> Instructions for the task
Please repeat every entry, keeping each one exactly the same.

________

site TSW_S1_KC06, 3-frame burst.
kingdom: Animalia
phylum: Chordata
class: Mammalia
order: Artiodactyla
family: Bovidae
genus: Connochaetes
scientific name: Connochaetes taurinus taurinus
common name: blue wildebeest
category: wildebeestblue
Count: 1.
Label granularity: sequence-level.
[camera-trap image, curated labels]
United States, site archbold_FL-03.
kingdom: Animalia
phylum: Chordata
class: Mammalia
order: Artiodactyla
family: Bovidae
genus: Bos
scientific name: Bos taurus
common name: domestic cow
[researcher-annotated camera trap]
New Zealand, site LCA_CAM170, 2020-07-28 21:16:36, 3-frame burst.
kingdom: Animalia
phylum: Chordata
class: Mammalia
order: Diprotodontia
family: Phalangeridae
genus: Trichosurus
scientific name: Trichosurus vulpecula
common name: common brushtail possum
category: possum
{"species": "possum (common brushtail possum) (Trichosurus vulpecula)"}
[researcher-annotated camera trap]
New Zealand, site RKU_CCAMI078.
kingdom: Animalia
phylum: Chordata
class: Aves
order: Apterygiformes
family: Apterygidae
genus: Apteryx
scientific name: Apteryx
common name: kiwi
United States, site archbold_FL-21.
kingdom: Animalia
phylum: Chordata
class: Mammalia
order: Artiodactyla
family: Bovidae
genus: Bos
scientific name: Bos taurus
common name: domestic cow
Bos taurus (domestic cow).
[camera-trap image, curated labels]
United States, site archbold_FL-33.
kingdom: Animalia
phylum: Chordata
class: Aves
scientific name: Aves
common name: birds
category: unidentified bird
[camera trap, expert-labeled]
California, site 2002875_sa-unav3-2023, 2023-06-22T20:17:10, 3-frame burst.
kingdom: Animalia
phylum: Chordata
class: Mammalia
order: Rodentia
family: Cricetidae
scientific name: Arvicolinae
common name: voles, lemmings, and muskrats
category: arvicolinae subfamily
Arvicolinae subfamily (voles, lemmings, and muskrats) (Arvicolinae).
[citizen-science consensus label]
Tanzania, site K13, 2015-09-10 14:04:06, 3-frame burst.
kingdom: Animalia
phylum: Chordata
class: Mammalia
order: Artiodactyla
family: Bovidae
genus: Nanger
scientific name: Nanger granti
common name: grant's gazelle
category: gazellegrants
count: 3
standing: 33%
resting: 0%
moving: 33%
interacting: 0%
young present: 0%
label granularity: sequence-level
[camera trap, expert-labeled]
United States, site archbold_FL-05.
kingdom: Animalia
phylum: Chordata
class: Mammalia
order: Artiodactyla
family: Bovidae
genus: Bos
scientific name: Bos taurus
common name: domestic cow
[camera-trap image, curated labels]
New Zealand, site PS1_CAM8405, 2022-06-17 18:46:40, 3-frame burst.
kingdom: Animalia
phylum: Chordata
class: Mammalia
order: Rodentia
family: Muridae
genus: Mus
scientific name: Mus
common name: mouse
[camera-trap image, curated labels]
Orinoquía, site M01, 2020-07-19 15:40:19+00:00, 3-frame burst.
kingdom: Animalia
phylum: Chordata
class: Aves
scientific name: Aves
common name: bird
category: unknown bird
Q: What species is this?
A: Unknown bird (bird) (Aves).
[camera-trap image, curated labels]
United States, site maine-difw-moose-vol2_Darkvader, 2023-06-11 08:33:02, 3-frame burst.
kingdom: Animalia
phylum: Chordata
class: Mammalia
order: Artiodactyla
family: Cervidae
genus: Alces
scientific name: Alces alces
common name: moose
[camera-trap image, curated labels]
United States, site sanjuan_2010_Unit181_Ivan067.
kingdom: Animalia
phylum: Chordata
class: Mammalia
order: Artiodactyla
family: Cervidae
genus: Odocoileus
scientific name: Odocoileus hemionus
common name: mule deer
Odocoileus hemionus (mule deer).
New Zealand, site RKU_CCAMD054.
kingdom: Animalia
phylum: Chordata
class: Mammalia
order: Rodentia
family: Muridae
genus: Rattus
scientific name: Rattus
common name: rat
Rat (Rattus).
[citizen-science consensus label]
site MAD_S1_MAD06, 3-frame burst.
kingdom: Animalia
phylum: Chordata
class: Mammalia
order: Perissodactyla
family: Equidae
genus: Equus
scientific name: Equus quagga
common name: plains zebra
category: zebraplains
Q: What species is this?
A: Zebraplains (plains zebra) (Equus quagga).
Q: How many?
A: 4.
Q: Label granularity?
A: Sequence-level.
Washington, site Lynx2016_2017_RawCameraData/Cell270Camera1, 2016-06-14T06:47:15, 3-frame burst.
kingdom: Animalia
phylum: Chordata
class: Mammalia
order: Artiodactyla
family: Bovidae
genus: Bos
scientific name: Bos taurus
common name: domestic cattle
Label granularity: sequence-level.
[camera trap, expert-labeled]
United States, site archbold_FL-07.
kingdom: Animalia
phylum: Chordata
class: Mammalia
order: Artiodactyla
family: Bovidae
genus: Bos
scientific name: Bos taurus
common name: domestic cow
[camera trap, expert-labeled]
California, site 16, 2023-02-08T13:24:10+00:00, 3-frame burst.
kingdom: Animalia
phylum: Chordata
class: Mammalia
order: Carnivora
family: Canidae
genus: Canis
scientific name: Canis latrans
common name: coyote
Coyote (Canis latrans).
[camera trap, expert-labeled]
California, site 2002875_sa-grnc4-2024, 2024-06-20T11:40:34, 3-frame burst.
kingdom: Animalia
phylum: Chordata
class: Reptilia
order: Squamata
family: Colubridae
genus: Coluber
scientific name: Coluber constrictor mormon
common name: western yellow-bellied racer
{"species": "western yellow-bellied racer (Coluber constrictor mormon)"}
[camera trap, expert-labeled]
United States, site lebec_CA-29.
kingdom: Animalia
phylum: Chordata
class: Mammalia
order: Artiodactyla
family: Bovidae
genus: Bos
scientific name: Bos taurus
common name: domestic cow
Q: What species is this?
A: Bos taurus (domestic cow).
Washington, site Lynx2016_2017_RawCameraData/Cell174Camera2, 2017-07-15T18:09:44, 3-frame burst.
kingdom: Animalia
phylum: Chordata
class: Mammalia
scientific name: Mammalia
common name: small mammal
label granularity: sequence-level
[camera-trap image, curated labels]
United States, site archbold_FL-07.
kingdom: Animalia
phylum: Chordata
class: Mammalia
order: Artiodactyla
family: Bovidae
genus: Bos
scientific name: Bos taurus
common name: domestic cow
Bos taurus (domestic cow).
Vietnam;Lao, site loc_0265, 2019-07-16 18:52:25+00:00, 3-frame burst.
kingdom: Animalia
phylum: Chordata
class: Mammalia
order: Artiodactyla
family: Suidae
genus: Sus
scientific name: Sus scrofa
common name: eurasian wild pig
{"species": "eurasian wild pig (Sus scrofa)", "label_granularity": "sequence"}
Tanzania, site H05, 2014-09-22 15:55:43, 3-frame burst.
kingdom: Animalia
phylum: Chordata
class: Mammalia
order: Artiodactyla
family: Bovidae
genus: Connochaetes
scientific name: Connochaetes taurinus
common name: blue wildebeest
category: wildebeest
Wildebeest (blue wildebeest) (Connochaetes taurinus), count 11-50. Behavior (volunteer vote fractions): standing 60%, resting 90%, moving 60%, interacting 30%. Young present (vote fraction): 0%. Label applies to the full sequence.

________

> Exercise answer
site TSW_S1_KC06, 3-frame burst.
kingdom: Animalia
phylum: Chordata
class: Mammalia
order: Artiodactyla
family: Bovidae
genus: Connochaetes
scientific name: Connochaetes taurinus taurinus
common name: blue wildebeest
category: wildebeestblue
Count: 1.
Label granularity: sequence-level.
[camera-trap image, curated labels]
United States, site archbold_FL-03.
kingdom: Animalia
phylum: Chordata
class: Mammalia
order: Artiodactyla
family: Bovidae
genus: Bos
scientific name: Bos taurus
common name: domestic cow
[researcher-annotated camera trap]
New Zealand, site LCA_CAM170, 2020-07-28 21:16:36, 3-frame burst.
kingdom: Animalia
phylum: Chordata
class: Mammalia
order: Diprotodontia
family: Phalangeridae
genus: Trichosurus
scientific name: Trichosurus vulpecula
common name: common brushtail possum
category: possum
{"species": "possum (common brushtail possum) (Trichosurus vulpecula)"}
[researcher-annotated camera trap]
New Zealand, site RKU_CCAMI078.
kingdom: Animalia
phylum: Chordata
class: Aves
order: Apterygiformes
family: Apterygidae
genus: Apteryx
scientific name: Apteryx
common name: kiwi
United States, site archbold_FL-21.
kingdom: Animalia
phylum: Chordata
class: Mammalia
order: Artiodactyla
family: Bovidae
genus: Bos
scientific name: Bos taurus
common name: domestic cow
Bos taurus (domestic cow).
[camera-trap image, curated labels]
United States, site archbold_FL-33.
kingdom: Animalia
phylum: Chordata
class: Aves
scientific name: Aves
common name: birds
category: unidentified bird
[camera trap, expert-labeled]
California, site 2002875_sa-unav3-2023, 2023-06-22T20:17:10, 3-frame burst.
kingdom: Animalia
phylum: Chordata
class: Mammalia
order: Rodentia
family: Cricetidae
scientific name: Arvicolinae
common name: voles, lemmings, and muskrats
category: arvicolinae subfamily
Arvicolinae subfamily (voles, lemmings, and muskrats) (Arvicolinae).
[citizen-science consensus label]
Tanzania, site K13, 2015-09-10 14:04:06, 3-frame burst.
kingdom: Animalia
phylum: Chordata
class: Mammalia
order: Artiodactyla
family: Bovidae
genus: Nanger
scientific name: Nanger granti
common name: grant's gazelle
category: gazellegrants
count: 3
standing: 33%
resting: 0%
moving: 33%
interacting: 0%
young present: 0%
label granularity: sequence-level
[camera trap, expert-labeled]
United States, site archbold_FL-05.
kingdom: Animalia
phylum: Chordata
class: Mammalia
order: Artiodactyla
family: Bovidae
genus: Bos
scientific name: Bos taurus
common name: domestic cow
[camera-trap image, curated labels]
New Zealand, site PS1_CAM8405, 2022-06-17 18:46:40, 3-frame burst.
kingdom: Animalia
phylum: Chordata
class: Mammalia
order: Rodentia
family: Muridae
genus: Mus
scientific name: Mus
common name: mouse
[camera-trap image, curated labels]
Orinoquía, site M01, 2020-07-19 15:40:19+00:00, 3-frame burst.
kingdom: Animalia
phylum: Chordata
class: Aves
scientific name: Aves
common name: bird
category: unknown bird
Q: What species is this?
A: Unknown bird (bird) (Aves).
[camera-trap image, curated labels]
United States, site maine-difw-moose-vol2_Darkvader, 2023-06-11 08:33:02, 3-frame burst.
kingdom: Animalia
phylum: Chordata
class: Mammalia
order: Artiodactyla
family: Cervidae
genus: Alces
scientific name: Alces alces
common name: moose
[camera-trap image, curated labels]
United States, site sanjuan_2010_Unit181_Ivan067.
kingdom: Animalia
phylum: Chordata
class: Mammalia
order: Artiodactyla
family: Cervidae
genus: Odocoileus
scientific name: Odocoileus hemionus
common name: mule deer
Odocoileus hemionus (mule deer).
New Zealand, site RKU_CCAMD054.
kingdom: Animalia
phylum: Chordata
class: Mammalia
order: Rodentia
family: Muridae
genus: Rattus
scientific name: Rattus
common name: rat
Rat (Rattus).
[citizen-science consensus label]
site MAD_S1_MAD06, 3-frame burst.
kingdom: Animalia
phylum: Chordata
class: Mammalia
order: Perissodactyla
family: Equidae
genus: Equus
scientific name: Equus quagga
common name: plains zebra
category: zebraplains
Q: What species is this?
A: Zebraplains (plains zebra) (Equus quagga).
Q: How many?
A: 4.
Q: Label granularity?
A: Sequence-level.
Washington, site Lynx2016_2017_RawCameraData/Cell270Camera1, 2016-06-14T06:47:15, 3-frame burst.
kingdom: Animalia
phylum: Chordata
class: Mammalia
order: Artiodactyla
family: Bovidae
genus: Bos
scientific name: Bos taurus
common name: domestic cattle
Label granularity: sequence-level.
[camera trap, expert-labeled]
United States, site archbold_FL-07.
kingdom: Animalia
phylum: Chordata
class: Mammalia
order: Artiodactyla
family: Bovidae
genus: Bos
scientific name: Bos taurus
common name: domestic cow
[camera trap, expert-labeled]
California, site 16, 2023-02-08T13:24:10+00:00, 3-frame burst.
kingdom: Animalia
phylum: Chordata
class: Mammalia
order: Carnivora
family: Canidae
genus: Canis
scientific name: Canis latrans
common name: coyote
Coyote (Canis latrans).
[camera trap, expert-labeled]
California, site 2002875_sa-grnc4-2024, 2024-06-20T11:40:34, 3-frame burst.
kingdom: Animalia
phylum: Chordata
class: Reptilia
order: Squamata
family: Colubridae
genus: Coluber
scientific name: Coluber constrictor mormon
common name: western yellow-bellied racer
{"species": "western yellow-bellied racer (Coluber constrictor mormon)"}
[camera trap, expert-labeled]
United States, site lebec_CA-29.
kingdom: Animalia
phylum: Chordata
class: Mammalia
order: Artiodactyla
family: Bovidae
genus: Bos
scientific name: Bos taurus
common name: domestic cow
Q: What species is this?
A: Bos taurus (domestic cow).
Washington, site Lynx2016_2017_RawCameraData/Cell174Camera2, 2017-07-15T18:09:44, 3-frame burst.
kingdom: Animalia
phylum: Chordata
class: Mammalia
scientific name: Mammalia
common name: small mammal
label granularity: sequence-level
[camera-trap image, curated labels]
United States, site archbold_FL-07.
kingdom: Animalia
phylum: Chordata
class: Mammalia
order: Artiodactyla
family: Bovidae
genus: Bos
scientific name: Bos taurus
common name: domestic cow
Bos taurus (domestic cow).
Vietnam;Lao, site loc_0265, 2019-07-16 18:52:25+00:00, 3-frame burst.
kingdom: Animalia
phylum: Chordata
class: Mammalia
order: Artiodactyla
family: Suidae
genus: Sus
scientific name: Sus scrofa
common name: eurasian wild pig
{"species": "eurasian wild pig (Sus scrofa)", "label_granularity": "sequence"}
Tanzania, site H05, 2014-09-22 15:55:43, 3-frame burst.
kingdom: Animalia
phylum: Chordata
class: Mammalia
order: Artiodactyla
family: Bovidae
genus: Connochaetes
scientific name: Connochaetes taurinus
common name: blue wildebeest
category: wildebeest
Wildebeest (blue wildebeest) (Connochaetes taurinus), count 11-50. Behavior (volunteer vote fractions): standing 60%, resting 90%, moving 60%, interacting 30%. Young present (vote fraction): 0%. Label applies to the full sequence.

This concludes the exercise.